If you’re looking to find all unread messages in Gmail, it’s not obvious. It’s actually very easy though, as this tip reveals – just put “is:unread” in the search bar.

This is helpful if you pull in mail from a lot of different sources, or have done bulk imports in the past, and your unread mail doesn’t end up in the first few pages of your inbox. I have had some mail lingering there, and was thankful for this tip. I have a decent amount of past e-mail stored in the depths of gmail.

You are currently using 1705 MB (60%) of your 2832 MB.

Not that I actually look at 1.7 GB of mail very often, but it’s convenient to have a substantial archive that’s easily searchable. If you’re looking to bulk upload a ton of old mail into gmail, I have found Mark Lyon’s Gmail Loader works well.

Malfunction Junctions

A post in Signal vs Noise today referred to the Wikipedia article on Malfunction Junctions – confusing and dangerous intersections. There are some funny photos here.

The one that immediately came to mind for me is the Route 3/Drum Hill Road rotary in Lowell, MA. The aerial view doesn’t do it full justice, but when you’re in the car exiting the highway and are immediately put into a four-lane roundabout, it feels far more dysfunctional.

What do friend counts mean?

I was wondering, when looking across the various social networks that I’m a part of, what if anything can be extrapolated from the friend counts in each. In real life I have a given set of friends, and subsets of them and I are members of various networks under which we are labeled friends. My friend counts go like this across both social networks and sites with a social networking component:

MySpace: 90 (includes many people I don’t know)
LinkedIn: 74
Flickr: 70 (friends+family)
Friendster: 41
Facebook: 29
Amazon: 7
YouTube: 5
Del.icio.us: 4
Upcoming.org: 4
Digg: 3
Netflix: 3
Orkut: 3

UPDATE:Dodgeball: 20, Last.fm: 2, MyBlogLog: 2

Orkut almost doesn’t count because it’s largely abandoned (in the US), but I did sign up for it back in the day. Looking across all of the networks, it’s clear I have different sets of friends in each. I imagine that speaks, to some extent, as to which of my friends are the most nerdy. Fil is clearly tops in that list. He appears in 11 of 12 networks (no Netflix). Then there are people like Martha who appear in some of my least-populous networks (Netflix, Upcoming.org) but not the more popular (Facebook).
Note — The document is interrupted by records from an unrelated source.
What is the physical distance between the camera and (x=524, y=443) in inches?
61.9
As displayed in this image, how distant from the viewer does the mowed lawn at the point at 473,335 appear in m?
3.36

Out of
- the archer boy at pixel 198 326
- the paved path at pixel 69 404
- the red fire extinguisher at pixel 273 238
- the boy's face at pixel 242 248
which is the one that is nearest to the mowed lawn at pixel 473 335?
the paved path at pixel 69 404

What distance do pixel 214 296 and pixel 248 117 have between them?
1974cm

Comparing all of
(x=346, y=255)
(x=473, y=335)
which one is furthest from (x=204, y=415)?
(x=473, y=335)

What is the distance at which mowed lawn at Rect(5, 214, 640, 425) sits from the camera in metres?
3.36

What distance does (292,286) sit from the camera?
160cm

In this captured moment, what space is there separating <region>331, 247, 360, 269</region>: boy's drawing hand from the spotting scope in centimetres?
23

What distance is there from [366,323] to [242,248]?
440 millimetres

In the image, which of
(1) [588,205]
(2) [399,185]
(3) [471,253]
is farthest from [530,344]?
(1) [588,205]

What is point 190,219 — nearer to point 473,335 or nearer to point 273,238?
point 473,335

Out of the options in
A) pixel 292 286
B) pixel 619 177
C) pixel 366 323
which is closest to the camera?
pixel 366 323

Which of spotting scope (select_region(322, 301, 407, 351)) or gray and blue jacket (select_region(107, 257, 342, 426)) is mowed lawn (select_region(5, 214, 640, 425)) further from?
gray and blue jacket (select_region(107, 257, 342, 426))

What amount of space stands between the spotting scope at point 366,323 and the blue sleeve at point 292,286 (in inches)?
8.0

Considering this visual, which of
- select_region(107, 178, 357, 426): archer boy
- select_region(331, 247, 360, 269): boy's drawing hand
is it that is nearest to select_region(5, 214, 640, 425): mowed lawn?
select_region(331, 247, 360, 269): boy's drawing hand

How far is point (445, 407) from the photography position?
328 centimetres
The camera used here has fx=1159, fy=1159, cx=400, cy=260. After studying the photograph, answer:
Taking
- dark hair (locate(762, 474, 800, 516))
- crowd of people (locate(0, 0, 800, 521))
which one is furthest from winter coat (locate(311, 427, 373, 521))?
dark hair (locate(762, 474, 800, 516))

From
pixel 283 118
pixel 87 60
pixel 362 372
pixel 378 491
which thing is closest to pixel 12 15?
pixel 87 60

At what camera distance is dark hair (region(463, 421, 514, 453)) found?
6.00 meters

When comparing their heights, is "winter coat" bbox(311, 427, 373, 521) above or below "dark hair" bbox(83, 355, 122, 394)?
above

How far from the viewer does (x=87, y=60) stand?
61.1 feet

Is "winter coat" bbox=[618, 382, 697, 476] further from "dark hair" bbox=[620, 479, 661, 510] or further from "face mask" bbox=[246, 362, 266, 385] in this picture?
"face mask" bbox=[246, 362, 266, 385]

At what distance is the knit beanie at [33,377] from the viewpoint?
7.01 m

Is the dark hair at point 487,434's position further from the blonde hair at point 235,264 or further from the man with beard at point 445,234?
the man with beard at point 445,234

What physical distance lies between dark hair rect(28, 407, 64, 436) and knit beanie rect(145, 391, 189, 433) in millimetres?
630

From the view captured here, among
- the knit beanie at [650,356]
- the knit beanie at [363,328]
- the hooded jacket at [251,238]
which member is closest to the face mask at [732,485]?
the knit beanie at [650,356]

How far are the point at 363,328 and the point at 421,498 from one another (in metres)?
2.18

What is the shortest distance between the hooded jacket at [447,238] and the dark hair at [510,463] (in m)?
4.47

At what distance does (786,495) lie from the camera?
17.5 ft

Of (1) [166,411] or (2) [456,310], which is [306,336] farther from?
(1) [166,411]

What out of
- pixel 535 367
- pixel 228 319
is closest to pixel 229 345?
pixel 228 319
If I were to trim MySpace down to people I actually know, I think it would dip below LinkedIn on the list. Perhaps that speaks to my age? I keep in touch with more people in a professional context than social? As for some of the lower links (single digit ones) I think that’s largely explained by the lack of value those sites provide with their social components. Amazon is missing a huge opportunity, as their social components have languished for years, and they could do a lot of great things with them. Upcoming.org is another great opportunity that seems to be fading. Netflix is an exception – they do a nice job, but there just aren’t as many people I know with a Netflix account.

I have an order of magnitude fewer friends on YouTube as opposed to Flickr, which I don’t think is fully explained by the fact that photos are more popular than videos. I think a lot of it has to do with YouTube’s terrible user experience when it comes to inviting and sharing with friends. I still can’t see some of my friends’ videos, and I have no idea why.

From a strict social networking perspective, I like Facebook’s structure the best, but I have relatively few friends there. I think that largely speaks to my age. Facebook grew popular in colleges a few years after I left, and only a subset of people I know went back and joined it as alumni.

I also found it interesting that my friend counts across the various sites fit a long tail distribution.